Kroger’s fast-growing ad channel is driving revenue for the supermarket giant
Kroger knows how to create “shoppable moments” for the consumer — and those moments have only proliferated over the last year as shopping habits moved online. But this shift in consumer habits has allowed the 138-year-old grocery retailer to double down as a powerful media retail platform that is closing the gap between brands and the consumer. “It’s an acceleration path that is driven by a new set of expectations that customers have for shopping,” Cara Pratt, the SVP at Kroger Precision Marketing, tells The Current.
To be sure, when the pandemic hit, Kroger was ready. It had already established the digital infrastructure to handle the rapid shift to online shopping. And the numbers prove this out: It saw its digital sales in the United States exceed $10 billion in 2020 — a growth of more than 116 percent year over year, according to the company’s 2020 annual report.
Key to Kroger’s online success is Kroger Precision Marketing (KPM), the company’s retail media unit, which itself saw 135 percent growth in revenue last year. Kroger credits this digital growth, according to a 2021 company report, to KPM’s precision-level data that enables brands to reach customers both onsite and offsite. This fast-growing ad channel allows the company to tie campaigns to sales data to “truly measure the outcome that media has driven,” says Pratt.
The so-called shoppable moment is the culmination of a technological shift that has been happening for decades — from literally a horse-and-buggy delivering groceries in the late 19th century to the present when AI is fueling customer needs in near real-time.
And the shift to online shopping is here to stay. According to Harris Poll data, 77 percent of consumers who bought groceries online during the pandemic say they’re likely to continue doing so in the future. The digitization of grocery shopping has allowed for “commerce and content to converge” in inspirational ways, Pratt adds.
With its long-standing brand-loyalty program, Kroger can tie 96 percent of its sales to specific households. With the deprecation of the third-party cookie, and appropriate privacy regulations that provide consumer choice and protections, this means brands can reach the right shopper thanks to the “incredible precision [of] our first-party data,” says Pratt. She points out that this data aggregation allows the marketing team to gain valuable insight into different types of consumers and their behaviors, their sensitivity to prices, their interest in exploring innovation across the store, their change in dietary habits, as well as traditional demographics. Such insights, says Pratt, are derived from customer loyalty.
Brands are paying attention. They want to be part of that shoppable moment, so much so that more than 1,300 brands worked with KPM last year. “Shortening that connection between an advertisement and a buy is really meaningful. You will increase the efficacy of your media investment significantly when you layer shoppability on top of really rich customer intelligence,” she says.

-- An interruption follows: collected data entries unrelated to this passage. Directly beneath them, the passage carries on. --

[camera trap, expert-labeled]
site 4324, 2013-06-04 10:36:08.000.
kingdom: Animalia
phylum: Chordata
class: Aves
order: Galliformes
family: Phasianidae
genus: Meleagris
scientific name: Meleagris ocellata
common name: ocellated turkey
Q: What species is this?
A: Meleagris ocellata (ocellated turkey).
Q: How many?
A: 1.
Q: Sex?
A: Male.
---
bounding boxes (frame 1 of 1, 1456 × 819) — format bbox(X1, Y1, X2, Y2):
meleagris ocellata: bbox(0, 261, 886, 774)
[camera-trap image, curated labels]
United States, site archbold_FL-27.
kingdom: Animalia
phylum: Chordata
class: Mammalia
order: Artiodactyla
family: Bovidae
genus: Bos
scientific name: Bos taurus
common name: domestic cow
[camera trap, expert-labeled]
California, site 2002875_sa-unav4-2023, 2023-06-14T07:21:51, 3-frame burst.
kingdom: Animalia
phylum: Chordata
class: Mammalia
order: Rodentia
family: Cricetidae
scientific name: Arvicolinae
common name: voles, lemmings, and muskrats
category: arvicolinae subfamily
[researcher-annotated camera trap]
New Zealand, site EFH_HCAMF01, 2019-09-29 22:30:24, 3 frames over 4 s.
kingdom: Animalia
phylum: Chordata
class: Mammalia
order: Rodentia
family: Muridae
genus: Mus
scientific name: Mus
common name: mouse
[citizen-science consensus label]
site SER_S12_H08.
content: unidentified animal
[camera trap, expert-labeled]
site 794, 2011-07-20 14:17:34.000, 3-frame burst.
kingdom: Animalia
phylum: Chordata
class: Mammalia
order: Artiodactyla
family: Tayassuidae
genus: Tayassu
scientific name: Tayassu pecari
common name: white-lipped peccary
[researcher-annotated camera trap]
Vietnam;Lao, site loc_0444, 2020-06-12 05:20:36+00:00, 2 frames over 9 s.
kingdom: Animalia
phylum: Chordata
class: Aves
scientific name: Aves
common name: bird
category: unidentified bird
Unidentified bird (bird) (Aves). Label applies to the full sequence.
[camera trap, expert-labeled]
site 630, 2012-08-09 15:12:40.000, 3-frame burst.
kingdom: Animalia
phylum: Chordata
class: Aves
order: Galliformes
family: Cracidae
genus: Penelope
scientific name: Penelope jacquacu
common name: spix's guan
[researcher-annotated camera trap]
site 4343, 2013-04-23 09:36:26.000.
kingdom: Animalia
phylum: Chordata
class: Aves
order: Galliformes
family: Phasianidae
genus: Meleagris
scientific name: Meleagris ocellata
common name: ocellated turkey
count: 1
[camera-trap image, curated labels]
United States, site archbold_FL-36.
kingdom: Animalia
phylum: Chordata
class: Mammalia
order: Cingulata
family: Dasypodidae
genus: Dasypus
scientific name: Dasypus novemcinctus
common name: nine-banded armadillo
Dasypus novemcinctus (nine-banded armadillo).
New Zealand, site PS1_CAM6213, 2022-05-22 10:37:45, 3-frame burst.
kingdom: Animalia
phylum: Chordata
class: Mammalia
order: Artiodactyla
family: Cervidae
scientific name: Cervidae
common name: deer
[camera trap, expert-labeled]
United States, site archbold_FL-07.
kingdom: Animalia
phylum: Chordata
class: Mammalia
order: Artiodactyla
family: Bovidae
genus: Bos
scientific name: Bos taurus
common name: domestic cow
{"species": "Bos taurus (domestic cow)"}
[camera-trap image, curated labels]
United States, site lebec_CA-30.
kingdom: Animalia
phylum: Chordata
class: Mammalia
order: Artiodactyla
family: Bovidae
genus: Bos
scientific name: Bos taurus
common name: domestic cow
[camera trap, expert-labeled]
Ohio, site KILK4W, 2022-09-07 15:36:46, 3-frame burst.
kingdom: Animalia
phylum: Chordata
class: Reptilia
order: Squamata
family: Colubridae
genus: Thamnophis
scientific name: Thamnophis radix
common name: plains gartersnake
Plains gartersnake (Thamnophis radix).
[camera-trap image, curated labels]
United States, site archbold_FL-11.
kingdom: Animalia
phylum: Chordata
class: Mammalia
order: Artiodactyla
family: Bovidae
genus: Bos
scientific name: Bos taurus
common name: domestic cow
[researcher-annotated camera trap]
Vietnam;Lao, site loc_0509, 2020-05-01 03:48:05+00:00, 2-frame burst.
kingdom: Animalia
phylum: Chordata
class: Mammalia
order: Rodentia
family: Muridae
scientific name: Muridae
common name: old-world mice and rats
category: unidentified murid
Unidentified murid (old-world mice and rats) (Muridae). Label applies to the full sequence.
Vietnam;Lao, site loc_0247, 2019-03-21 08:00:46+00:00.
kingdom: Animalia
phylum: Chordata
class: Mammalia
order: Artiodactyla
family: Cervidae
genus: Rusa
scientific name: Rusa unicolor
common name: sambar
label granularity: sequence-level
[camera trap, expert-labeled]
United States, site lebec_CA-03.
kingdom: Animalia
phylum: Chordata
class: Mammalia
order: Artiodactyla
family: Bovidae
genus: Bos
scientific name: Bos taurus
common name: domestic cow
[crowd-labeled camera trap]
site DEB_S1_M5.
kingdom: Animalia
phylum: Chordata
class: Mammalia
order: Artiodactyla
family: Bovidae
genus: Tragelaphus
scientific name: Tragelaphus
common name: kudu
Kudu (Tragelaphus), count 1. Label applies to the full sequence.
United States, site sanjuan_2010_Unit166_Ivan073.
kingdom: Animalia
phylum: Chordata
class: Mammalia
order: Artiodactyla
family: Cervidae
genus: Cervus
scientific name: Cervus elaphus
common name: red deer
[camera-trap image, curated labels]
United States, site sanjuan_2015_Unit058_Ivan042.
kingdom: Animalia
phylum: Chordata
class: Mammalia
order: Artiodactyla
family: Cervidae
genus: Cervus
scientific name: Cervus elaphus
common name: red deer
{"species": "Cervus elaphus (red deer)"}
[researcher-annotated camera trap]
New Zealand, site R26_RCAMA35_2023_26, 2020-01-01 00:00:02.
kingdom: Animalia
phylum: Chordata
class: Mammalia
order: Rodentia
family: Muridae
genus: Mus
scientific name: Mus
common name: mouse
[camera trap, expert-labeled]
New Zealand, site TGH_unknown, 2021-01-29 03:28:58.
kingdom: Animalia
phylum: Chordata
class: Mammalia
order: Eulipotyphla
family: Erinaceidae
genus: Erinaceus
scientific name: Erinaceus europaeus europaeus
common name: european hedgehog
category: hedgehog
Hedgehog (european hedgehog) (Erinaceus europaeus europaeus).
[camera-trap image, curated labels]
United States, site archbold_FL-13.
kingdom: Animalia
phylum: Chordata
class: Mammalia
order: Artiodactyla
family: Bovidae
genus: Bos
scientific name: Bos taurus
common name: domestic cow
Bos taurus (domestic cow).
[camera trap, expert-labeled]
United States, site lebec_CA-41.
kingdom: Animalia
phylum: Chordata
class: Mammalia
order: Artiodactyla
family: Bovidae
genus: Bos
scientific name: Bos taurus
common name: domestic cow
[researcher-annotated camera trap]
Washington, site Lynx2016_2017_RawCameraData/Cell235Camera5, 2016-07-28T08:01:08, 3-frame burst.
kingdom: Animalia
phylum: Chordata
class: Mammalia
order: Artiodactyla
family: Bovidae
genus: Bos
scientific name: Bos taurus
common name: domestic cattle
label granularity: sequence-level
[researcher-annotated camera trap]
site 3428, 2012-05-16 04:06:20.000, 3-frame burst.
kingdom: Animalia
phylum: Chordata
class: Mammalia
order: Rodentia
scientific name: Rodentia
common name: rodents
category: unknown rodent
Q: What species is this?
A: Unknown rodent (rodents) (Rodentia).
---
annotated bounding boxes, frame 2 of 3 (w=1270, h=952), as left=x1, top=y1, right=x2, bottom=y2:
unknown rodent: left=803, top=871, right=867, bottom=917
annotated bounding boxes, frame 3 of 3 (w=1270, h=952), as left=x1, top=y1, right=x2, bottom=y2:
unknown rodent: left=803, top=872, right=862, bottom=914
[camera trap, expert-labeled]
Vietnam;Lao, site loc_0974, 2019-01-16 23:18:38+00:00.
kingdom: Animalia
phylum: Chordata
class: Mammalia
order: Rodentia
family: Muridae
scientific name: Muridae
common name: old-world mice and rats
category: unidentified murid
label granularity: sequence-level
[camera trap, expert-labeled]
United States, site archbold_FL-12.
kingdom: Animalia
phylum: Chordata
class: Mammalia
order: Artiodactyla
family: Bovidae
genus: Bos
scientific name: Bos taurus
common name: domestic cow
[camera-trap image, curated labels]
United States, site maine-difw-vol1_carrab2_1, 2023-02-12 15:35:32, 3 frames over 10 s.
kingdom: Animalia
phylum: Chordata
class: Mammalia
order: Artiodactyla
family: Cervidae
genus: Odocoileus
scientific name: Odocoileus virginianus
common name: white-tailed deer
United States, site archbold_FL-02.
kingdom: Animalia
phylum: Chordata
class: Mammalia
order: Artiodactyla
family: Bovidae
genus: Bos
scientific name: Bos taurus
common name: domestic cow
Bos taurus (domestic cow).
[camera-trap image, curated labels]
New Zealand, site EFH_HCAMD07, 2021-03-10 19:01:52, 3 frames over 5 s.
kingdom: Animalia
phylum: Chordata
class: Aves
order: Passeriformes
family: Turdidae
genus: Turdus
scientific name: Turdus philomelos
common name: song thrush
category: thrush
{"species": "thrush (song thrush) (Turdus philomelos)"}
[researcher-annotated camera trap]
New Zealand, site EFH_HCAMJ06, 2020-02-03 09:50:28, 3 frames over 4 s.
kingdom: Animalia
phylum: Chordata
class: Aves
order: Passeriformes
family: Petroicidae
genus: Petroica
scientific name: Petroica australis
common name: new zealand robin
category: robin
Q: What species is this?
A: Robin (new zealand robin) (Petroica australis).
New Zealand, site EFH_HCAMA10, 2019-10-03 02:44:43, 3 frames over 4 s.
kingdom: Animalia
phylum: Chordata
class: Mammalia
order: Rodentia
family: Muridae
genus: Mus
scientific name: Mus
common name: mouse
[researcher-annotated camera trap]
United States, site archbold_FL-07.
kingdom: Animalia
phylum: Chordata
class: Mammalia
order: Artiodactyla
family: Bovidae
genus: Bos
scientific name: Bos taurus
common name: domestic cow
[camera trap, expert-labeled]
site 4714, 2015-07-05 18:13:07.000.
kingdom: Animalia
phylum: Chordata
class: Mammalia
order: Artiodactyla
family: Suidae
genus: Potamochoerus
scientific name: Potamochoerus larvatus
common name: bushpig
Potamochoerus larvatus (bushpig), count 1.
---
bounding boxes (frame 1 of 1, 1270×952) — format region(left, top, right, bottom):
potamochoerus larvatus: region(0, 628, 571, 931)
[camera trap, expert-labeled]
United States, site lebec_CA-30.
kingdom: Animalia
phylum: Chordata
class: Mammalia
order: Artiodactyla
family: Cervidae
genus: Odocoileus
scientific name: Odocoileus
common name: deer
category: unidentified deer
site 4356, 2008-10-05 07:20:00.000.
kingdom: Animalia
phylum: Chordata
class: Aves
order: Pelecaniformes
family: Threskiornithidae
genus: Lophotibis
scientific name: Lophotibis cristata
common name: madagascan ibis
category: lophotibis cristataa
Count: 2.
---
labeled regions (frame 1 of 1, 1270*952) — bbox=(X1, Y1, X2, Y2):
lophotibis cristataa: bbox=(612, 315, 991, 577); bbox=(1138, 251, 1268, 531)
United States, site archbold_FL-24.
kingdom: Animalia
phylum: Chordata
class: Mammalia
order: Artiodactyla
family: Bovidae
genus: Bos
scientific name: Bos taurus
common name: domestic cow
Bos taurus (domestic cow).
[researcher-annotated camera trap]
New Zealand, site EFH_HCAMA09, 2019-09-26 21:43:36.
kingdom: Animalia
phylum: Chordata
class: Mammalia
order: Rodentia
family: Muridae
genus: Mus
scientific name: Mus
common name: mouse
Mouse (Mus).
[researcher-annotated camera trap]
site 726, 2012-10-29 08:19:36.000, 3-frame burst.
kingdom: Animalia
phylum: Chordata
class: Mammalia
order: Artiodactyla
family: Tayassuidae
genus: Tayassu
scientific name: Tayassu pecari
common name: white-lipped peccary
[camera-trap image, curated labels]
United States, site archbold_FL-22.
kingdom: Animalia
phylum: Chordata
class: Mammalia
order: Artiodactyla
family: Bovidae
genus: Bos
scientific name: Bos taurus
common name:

At the same time, Pratt insists on the importance of media accountability. She says that KPM can deliver on the basic tenets of media transparency and viewability. But the company has the data science down, allowing brands to optimize their media mix. “It’s really about business outcomes and committing ourselves to make sure we’re focused on media driving value — the kind of value that advertisers are looking for,” she adds.
The shopping landscape continues to evolve, with other major retailers such as Walmart, CVS, and Instacart building their own ad networks to capitalize on the digital consumer, wherever they may be. Kroger is already seeing good outcomes for brands on streaming platforms, staying vigilant on what opportunities CTV continues to offer — including an existing relationship with Roku — and how that will impact the media ecosystem and advertiser investment choices.
“We have a rigorous strategic planning process to identify and act on the best opportunities,” says Pratt. “We're going to look to be where the eyeballs are, where customers are, where you can create these shoppable moments in the most meaningful way.”